In this post, we're going to learn about the need for mobile app testing. After that, we are going to learn briefly about a popular mobile testing framework, Appium.
There are some issues with Appium, like complex setup. Additionally, testers need to learn a programming language to write test cases in it. So, next, we'll see some alternative mobile testing frameworks other than Appium. And some of them don't even need you to write test cases.
What Is Mobile App Testing?
Mobile app testing is the process of testing apps before releasing them to the end user. We need to test on both iOS and Android platforms. For an app to work properly, it must be tested on devices of all sizes. This is especially problematic when developing for Android, which has a variety of mobile devices from different vendors. Although Apple also has different mobile devices, there are fewer types.
Apps also need to be tested on the different versions of iOS and Android. Again, more version testing is required for Android apps because a lot of devices are stuck on old versions of Android. Also, the apps needed to be tested on the latest 5G networks, as well as 4G and the slow 3G networks, which are still used in many places. Further, the mobile network speed is slow in a lot of places.
You also need to test whether the app is slow due to code that isn't optimized. A slow app leads to a bad user experience and can lead to user uninstalling it. According to a research, 48% people uninstall slow apps.
What Is Appium?
Appium is a free mobile app testing framework that's completely open-source, which means you can see all the code behind it. You can use it to test all types of mobile applications—like those written using Kotlin or Java for Android, or Swift or Objective-C for iOS. You can even test mobile apps written with languages like React Native or Flutter. These use web views to create cross-platform mobile apps.
What Other Tools Can be Used to Test Mobile Apps?
Although Appium is open source and highly popular, we have other options as well. Next, we're going to look into some alternatives to Appium.
TestProject is a completely free testing framework. And it can be used to do web app testing, API testing, and mobile testing. TestProject was created on top of Selenium and Appium; however, it's much easier to use and has more features than both Selenium and Appium.
TestProject runs on all operating systems and supports both Android and iOS apps. Besides this, it provides beautiful test reports with useful logs.
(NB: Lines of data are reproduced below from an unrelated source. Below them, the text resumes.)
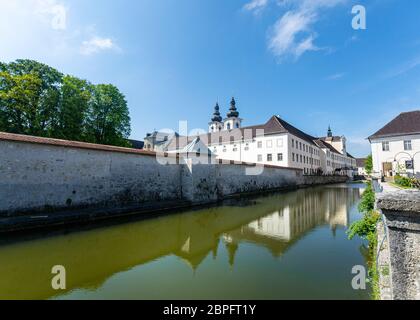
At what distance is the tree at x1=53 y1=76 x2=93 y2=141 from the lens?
1858cm

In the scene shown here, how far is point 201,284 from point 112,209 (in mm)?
7556

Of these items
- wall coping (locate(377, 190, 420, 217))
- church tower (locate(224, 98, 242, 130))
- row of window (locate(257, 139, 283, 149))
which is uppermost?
church tower (locate(224, 98, 242, 130))

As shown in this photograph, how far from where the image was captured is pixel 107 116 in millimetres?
22734

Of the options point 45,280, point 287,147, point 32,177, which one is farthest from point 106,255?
point 287,147

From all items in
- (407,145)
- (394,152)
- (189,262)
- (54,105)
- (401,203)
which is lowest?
(189,262)

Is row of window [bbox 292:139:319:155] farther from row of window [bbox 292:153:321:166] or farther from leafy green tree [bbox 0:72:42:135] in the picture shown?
leafy green tree [bbox 0:72:42:135]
Like Appium Inspector, it also has features of auto-generating test cases by interacting with app.
Testsigma is a completely free and open-source testing framework. And, like Sauce Labs, it allows us to write test cases in plain English. So, again the tester doesn't have to learn a complicated programming language. It generates beautiful reports and logs, and also supports a wide range of emulators, simulators, and physical devices.
Besides this, it also has a marketplace, Visual Studio Marketplace, for small add-ons that extend Testsigma's functionality. These add-ons are completely free and created by open-source enthusiasts.
Cypress is an open-source and free testing framework. It was created on top of Selenium, but it adds lots of functionality to it. It's used for end-to-end testing. But the main problem with Cypress is that it tests web apps.
That means Cypress can test only hybrid mobile apps that create a web view. Such apps are written in languages like React Native, Flutter, and Ionic. So, Cypress doesn't support native mobile apps written in Swift or Objective-C for iOS. Similarly, native mobile apps for Android written in Java or Kotlin are also not supported.
Waldo is a state-of-the-art, end-to-end mobile testing suite. You don't need to set up any devices or learn a new programming language in Waldo to build out your test suite...you just need to upload your APK or IPA file and click through your build. Waldo will load a clean device in the configuration, OS, and language of your choosing right there in your browser. Once your build loads, you can simply click through it to record interactions (like tap, shake, rotate, deeplink, Apple Pay, etc.) with the app as though you were a real user.
After you have recorded a test and set run rules around when it should be triggered, Waldo can run all tests automatically. Results for each test include a full test reply, network and analytics logs, crash reports, and step-by-step comparison views between your most recent build and your baseline test.
In this post, we've recapped the aims of mobile testing. After that, we learned about a popular mobile automation platform, Appium. Since there are many limitations to Appium, we learned how it compares to seven alternative testing platforms.
Some of them are paid tools and some of them are free. The paid testing frameworks outshine the free ones in terms of functionality and features. Out of these Waldo shines the most due to its ease of use, top features, and detailed reports.